Most of the evidence regarding complications following total hip arthroplasty (THA) and total knee arthroplasty (TKA) are based on patients with osteoarthritis (OA); less is known about outcomes in rheumatoid arthritis (RA). Using a validated algorithm for identifying patients with RA, we undertook this study to compare the rates of complications among THA and TKA recipients between those with RA and those without RA.
In patients who underwent a first primary elective THA or TKA between 2002 and 2009, those with RA were identified using a validated algorithm: a hospitalization with a diagnosis code for RA or 3 physician billing claims with a diagnosis code for RA, with at least 1 claim by a specialist (rheumatologist, orthopedic surgeon, or internist) in a 2-year period. Recipients with diagnostic codes suggesting an inflammatory arthritis, but not meeting RA criteria, were classified as having inflammatory arthritis. All remaining patients were deemed to have OA. Cox proportional hazards models, censored on death, were used to determine the relationship between the type of arthritis and the occurrence of specific complications, adjusting for potential confounders (age, sex, comorbidity, and provider volume).

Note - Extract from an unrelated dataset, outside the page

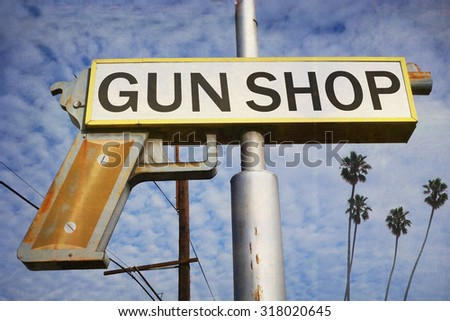 aged and worn vintage photo of gun shop sign                                - stock photo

We identified 43,997 eligible THA recipients (3% with RA) and 71,793 eligible TKA recipients (4% with RA). Total joint arthroplasty recipients with RA had higher age and sex–standardized rates of dislocation following THA (2.45%, compared with 1.21% for recipients with OA) and higher age and sex–standardized rates of infection following TKA (1.26%, compared with 0.84% for recipients with OA). Controlling for potential confounders, recipients with RA remained at increased risk of dislocation within 2 years of THA (adjusted hazard ratio [HR] 1.91, P = 0.001) and remained at increased risk of infection within 2 years of TKA (adjusted HR 1.47, P = 0.03) relative to recipients with OA.
Patients with RA are at higher risk of dislocation following THA and are at higher risk of infection following TKA relative to those with OA. Further research is warranted to elucidate explanations for these findings, including the roles of medication profile, implant choice, postoperative antibiotic protocol, and method of rehabilitation following joint replacement.